I did some research about dumping SQL databases into ElasticSearch – there’s a fairly straightforward way to do it using logStash, a bit like this:
# file: contacts-index-logstash.conf
input {
jdbc {
jdbc_connection_string => "jdbc:mysql://localhost:3306/mydb"
jdbc_user => "user"
jdbc_password => "pswd"
schedule => "* * * * *"
jdbc_validate_connection => true
jdbc_driver_library => "/path/to/latest/mysql-connector-java-jar"
jdbc_driver_class => "com.mysql.cj.jdbc.Driver"
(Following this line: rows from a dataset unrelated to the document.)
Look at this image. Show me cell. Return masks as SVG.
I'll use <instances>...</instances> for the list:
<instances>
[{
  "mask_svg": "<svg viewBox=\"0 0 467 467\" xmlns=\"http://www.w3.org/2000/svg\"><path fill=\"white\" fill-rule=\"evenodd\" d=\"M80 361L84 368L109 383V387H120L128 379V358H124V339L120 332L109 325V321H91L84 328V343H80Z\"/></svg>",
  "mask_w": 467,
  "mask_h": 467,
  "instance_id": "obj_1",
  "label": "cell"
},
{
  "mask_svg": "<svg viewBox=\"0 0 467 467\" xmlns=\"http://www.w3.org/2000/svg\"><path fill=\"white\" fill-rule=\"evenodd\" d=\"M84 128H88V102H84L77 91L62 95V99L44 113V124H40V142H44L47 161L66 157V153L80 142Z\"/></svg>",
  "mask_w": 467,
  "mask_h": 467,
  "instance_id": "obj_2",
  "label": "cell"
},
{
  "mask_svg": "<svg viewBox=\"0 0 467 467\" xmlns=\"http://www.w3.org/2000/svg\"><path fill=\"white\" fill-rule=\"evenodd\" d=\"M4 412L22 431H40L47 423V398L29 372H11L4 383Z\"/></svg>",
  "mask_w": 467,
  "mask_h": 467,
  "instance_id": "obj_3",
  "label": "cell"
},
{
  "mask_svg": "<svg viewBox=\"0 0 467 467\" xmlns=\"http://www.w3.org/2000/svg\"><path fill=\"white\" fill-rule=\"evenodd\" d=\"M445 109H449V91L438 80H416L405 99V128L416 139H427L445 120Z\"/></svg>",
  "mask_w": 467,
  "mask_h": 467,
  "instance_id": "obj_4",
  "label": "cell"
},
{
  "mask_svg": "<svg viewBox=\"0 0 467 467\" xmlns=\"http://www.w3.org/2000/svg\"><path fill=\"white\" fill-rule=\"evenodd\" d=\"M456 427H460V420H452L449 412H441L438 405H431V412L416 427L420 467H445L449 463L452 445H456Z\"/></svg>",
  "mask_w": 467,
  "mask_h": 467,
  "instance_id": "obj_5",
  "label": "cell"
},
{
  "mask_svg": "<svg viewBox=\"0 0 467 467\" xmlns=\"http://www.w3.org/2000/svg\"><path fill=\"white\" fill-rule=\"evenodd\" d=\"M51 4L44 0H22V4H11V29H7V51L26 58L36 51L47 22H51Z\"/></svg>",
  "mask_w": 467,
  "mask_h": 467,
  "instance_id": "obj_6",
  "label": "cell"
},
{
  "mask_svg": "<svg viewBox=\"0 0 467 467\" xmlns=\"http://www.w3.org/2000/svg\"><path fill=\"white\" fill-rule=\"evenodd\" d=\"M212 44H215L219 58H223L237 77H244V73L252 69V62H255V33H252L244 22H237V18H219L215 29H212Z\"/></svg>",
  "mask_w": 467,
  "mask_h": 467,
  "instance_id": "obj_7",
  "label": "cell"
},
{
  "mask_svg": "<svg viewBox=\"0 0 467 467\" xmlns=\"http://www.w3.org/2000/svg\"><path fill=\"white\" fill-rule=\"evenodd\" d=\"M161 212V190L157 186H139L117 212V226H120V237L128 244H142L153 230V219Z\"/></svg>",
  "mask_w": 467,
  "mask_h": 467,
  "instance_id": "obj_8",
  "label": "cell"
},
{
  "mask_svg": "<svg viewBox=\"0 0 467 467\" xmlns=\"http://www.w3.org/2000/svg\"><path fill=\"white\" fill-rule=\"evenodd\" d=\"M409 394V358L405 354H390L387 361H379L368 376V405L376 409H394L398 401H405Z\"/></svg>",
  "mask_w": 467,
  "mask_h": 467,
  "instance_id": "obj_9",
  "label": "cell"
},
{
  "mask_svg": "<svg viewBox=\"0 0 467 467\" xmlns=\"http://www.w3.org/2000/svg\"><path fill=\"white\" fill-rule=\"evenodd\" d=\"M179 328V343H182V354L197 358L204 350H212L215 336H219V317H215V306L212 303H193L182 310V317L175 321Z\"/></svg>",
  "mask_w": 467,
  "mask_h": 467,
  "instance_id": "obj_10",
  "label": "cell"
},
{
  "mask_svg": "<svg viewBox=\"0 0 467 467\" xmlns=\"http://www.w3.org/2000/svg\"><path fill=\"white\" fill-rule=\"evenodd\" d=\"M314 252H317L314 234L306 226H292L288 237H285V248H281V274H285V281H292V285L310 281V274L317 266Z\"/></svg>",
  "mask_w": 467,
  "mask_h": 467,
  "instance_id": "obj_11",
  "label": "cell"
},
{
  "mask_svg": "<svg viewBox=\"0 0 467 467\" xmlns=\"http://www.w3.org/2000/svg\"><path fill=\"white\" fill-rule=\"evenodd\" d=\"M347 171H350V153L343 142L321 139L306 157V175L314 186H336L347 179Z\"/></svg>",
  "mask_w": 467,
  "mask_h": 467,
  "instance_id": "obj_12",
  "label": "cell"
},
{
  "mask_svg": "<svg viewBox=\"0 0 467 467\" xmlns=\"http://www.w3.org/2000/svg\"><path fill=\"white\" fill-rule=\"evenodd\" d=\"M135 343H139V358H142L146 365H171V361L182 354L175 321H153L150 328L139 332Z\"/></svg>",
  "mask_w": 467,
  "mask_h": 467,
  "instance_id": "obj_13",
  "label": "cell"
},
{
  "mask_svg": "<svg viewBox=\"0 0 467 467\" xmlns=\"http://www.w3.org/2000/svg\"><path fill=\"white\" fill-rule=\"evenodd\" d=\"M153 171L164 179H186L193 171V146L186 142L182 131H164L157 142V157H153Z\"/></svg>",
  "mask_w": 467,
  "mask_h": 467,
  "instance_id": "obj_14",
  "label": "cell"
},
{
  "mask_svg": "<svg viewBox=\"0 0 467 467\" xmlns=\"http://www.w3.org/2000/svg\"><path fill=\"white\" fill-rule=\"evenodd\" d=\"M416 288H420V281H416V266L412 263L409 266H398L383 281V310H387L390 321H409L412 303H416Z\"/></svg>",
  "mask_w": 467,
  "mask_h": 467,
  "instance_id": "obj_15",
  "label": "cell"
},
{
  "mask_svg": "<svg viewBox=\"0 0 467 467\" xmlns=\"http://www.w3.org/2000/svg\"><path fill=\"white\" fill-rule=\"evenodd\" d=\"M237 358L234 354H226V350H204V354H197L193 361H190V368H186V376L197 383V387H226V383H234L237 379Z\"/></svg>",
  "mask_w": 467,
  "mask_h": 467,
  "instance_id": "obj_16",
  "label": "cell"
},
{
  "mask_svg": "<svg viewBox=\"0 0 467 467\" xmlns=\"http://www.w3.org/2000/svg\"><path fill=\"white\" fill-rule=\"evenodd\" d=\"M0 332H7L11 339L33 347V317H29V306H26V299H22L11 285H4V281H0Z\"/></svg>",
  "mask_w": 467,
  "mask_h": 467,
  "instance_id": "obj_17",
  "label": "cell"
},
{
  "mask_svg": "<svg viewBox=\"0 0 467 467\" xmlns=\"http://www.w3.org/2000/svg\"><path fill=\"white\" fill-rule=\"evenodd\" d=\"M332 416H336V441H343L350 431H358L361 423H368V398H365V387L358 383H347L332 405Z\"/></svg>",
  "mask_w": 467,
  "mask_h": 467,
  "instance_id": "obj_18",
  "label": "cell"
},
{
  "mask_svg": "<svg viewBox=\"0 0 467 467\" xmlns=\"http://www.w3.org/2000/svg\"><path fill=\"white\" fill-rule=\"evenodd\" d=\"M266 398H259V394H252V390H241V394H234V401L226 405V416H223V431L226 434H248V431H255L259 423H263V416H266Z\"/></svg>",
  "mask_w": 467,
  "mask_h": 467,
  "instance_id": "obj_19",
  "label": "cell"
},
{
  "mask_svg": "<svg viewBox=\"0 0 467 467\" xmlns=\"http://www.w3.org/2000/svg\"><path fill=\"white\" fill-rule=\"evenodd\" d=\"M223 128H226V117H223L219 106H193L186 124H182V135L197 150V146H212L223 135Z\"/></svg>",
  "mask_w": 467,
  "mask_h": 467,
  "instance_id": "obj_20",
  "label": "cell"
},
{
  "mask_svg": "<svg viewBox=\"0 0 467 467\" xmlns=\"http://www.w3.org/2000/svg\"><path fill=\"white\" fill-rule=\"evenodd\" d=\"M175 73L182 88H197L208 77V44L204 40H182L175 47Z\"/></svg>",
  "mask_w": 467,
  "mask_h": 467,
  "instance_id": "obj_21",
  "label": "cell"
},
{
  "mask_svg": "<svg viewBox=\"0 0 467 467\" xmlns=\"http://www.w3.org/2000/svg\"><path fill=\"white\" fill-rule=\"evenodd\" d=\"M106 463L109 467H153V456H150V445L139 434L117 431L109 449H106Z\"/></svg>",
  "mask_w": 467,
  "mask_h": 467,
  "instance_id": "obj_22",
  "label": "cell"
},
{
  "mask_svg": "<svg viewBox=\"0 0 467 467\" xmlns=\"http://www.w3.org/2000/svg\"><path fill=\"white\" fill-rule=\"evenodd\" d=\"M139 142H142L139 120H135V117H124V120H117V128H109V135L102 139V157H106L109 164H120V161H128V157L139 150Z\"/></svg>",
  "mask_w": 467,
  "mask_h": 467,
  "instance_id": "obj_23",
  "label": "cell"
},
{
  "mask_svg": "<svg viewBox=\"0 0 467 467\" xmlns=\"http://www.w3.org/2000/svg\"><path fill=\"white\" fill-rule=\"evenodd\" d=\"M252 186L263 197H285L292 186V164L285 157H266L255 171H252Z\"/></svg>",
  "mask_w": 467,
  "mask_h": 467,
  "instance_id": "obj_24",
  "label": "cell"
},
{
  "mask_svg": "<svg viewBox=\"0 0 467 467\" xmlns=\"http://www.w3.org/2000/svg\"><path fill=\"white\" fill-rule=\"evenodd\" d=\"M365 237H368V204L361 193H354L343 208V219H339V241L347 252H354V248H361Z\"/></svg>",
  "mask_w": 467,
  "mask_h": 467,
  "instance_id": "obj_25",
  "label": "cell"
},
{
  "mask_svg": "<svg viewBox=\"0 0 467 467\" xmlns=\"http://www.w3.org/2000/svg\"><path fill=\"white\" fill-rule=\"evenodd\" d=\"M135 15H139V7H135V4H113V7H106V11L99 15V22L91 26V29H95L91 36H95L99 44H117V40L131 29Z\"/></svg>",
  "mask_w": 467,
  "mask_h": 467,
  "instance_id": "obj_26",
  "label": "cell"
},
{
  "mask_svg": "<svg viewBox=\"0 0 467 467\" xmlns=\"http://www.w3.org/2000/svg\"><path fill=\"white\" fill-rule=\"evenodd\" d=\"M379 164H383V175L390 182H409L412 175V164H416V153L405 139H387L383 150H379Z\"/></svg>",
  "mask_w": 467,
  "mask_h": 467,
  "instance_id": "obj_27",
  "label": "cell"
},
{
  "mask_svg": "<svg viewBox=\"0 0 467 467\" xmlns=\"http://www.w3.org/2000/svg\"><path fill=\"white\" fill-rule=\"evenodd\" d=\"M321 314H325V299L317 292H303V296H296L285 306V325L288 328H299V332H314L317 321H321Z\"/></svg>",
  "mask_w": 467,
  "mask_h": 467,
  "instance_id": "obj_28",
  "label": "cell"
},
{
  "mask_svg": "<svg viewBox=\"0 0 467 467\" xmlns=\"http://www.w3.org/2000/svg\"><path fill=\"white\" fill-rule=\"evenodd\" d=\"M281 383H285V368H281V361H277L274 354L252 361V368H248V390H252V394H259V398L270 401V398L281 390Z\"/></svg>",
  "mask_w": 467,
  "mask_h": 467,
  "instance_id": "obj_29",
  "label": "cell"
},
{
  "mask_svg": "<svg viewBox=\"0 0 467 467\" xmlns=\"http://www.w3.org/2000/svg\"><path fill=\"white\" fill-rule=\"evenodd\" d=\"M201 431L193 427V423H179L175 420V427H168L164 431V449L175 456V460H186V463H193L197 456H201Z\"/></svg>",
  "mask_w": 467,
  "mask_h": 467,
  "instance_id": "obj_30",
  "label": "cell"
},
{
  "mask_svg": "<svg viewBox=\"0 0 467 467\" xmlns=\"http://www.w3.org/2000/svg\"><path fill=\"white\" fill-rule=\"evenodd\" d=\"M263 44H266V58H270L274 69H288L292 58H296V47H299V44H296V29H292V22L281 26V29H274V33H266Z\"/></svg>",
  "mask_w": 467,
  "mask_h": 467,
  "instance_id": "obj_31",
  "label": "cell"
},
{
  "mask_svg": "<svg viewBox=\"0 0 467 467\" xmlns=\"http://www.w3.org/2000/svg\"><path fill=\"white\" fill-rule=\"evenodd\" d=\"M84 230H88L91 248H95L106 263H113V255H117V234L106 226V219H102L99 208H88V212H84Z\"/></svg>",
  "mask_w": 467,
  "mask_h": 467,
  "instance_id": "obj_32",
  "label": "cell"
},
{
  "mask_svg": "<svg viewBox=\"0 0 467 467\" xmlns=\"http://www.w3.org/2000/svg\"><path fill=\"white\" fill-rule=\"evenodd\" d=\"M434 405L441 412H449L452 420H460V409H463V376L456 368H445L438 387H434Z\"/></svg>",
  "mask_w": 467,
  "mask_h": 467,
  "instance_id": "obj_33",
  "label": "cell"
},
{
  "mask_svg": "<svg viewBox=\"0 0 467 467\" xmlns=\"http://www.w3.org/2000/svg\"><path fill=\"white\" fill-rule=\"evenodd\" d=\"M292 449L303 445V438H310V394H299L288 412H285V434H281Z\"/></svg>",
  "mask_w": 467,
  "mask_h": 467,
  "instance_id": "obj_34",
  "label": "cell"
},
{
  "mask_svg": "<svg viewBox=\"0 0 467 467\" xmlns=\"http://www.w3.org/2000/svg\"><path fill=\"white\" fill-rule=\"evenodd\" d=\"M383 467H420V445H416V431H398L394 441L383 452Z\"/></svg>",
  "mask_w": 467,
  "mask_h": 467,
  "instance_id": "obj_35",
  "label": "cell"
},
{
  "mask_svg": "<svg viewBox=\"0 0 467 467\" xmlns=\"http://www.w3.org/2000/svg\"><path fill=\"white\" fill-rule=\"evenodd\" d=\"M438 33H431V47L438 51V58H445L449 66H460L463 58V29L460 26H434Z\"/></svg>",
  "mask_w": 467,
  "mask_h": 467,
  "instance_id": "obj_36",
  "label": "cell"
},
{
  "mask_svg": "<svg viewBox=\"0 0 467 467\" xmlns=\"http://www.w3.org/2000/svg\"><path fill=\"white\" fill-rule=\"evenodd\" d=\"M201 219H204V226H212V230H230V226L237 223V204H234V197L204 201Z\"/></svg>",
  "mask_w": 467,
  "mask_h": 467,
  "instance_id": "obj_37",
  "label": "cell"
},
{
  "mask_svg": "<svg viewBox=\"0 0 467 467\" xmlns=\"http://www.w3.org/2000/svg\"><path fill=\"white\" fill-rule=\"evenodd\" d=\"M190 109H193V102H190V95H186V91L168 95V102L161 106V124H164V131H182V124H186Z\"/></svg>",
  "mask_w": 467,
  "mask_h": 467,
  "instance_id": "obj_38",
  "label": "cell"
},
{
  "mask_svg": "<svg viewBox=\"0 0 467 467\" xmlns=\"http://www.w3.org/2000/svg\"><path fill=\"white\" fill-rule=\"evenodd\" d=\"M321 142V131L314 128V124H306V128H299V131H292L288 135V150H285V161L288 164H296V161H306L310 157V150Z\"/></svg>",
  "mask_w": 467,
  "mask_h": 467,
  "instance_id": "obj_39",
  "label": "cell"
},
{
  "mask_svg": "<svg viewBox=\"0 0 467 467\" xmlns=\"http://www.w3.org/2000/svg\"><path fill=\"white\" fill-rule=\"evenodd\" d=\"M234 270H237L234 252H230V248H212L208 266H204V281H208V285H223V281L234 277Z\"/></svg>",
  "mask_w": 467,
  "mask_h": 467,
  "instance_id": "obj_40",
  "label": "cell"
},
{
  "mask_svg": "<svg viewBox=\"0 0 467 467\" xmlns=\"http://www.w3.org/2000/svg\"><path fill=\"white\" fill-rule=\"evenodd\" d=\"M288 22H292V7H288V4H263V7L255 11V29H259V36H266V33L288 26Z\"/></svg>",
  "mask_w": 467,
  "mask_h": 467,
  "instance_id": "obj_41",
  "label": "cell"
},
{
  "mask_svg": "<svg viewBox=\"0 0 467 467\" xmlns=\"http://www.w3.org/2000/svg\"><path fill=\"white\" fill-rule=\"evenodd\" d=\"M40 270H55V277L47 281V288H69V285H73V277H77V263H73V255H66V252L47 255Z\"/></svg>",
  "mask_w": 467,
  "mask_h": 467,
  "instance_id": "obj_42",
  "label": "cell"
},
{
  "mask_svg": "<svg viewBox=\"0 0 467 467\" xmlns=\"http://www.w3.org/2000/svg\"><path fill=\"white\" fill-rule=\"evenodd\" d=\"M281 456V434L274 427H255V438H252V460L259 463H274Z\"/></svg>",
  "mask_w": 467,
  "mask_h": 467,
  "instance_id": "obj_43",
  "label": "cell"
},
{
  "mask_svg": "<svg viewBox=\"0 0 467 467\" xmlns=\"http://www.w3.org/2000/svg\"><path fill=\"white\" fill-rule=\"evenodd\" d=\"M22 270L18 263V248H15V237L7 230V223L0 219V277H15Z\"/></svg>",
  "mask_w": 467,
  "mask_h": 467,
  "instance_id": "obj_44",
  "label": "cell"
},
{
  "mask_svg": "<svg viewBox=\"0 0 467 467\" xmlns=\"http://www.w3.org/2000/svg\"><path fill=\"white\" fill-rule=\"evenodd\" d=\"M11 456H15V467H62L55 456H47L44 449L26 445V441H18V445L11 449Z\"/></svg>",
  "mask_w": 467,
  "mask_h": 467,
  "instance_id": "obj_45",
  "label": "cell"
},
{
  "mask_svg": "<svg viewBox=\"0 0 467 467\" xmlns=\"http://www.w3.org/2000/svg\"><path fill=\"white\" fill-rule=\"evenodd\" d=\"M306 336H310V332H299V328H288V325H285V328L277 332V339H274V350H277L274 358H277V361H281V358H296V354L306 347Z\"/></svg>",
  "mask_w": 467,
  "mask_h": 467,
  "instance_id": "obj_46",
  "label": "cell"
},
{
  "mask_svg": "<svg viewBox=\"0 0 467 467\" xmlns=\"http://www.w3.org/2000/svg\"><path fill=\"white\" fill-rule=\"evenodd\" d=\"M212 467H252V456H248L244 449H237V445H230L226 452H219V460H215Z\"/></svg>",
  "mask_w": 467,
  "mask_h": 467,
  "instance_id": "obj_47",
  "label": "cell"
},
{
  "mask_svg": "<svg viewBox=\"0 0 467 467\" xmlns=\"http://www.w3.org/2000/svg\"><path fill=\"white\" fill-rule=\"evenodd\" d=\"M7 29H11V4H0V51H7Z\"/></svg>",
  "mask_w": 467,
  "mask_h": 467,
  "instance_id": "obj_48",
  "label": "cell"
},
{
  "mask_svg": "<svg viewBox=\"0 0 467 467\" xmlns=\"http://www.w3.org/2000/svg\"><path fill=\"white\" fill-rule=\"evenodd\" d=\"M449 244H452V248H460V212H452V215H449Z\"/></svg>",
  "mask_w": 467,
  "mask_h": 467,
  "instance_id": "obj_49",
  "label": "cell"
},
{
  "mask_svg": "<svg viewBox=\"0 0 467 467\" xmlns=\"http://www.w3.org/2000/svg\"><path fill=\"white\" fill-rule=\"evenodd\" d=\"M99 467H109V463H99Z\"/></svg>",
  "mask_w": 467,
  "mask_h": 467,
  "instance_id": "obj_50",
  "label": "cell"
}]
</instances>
statement => "SELECT * from contacts where updatedAt > :sql_last_value"
}
}
output {
elasticsearch {
protocol => http
index => "contacts"
document_type => "contact"
document_id => "%{id}"
host => "ES_NODE_HOST"
}
}
# "* * * * *" -> run every minute
# sql_last_value is a built in parameter whose value is set
# to Thursday, 1 January 1970, or 0 if use_column_value is
# true and tracking_column is set
So essentially, for each thing that you’re indexing using elastic, you write a query:
input {
jdbc {
...
statement => "SQL GOES HERE"
}
}
Here’s an example of a query on the users
table:
input {
jdbc {
...
statement => "SELECT
u.id as 'source_id',
'ticket.example.com' as 'source',
u.EmailAddress as 'email',
u.RealName as 'name',
g.name as 'organization'
FROM
users u
INNER JOIN GroupMemebers m on u.id = m.MemberId
INNER JOIN Groups g on g.id = m.GroupId
"
}
}
What makes this especially interesting is that we can use this to integrate user data from our SuiteCRM instance as well:
SuiteCRM
input {
jdbc {
...
statement => "SELECT
c.id as 'source_id',
'suitecrm.example.com' as 'source',
e.email_address as 'email'
CONCAT( c.first_name, ' ', c.last_name ) as 'name',
a.name as 'organization'
FROM
contacts c
INNER JOIN accounts_contacts on c.id = accounts_contacts.contact_id
INNER JOIN accounts a on a.id = accounts_contacts.account_id
LEFT JOIN email_addr_bean_rel email_bean on a.id = email_bean.bean_id
LEFT JOIN emails on e.id = email_bean.email_id
"
}
}
...
Both the RT and SuiteCRM configs would have the same output section:
output {
elasticsearch {
protocol => http
index => "contacts"
document_type => "contact"
document_id => "%{id}"
host => "ES_NODE_HOST"
}
}
meaning that we would get both RT and SuiteCRM contacts with one search against elastic, the source and source_id columns would allow us to connect back to the original system.
This is all vaporware, mind you. I haven’t tested a bit of it.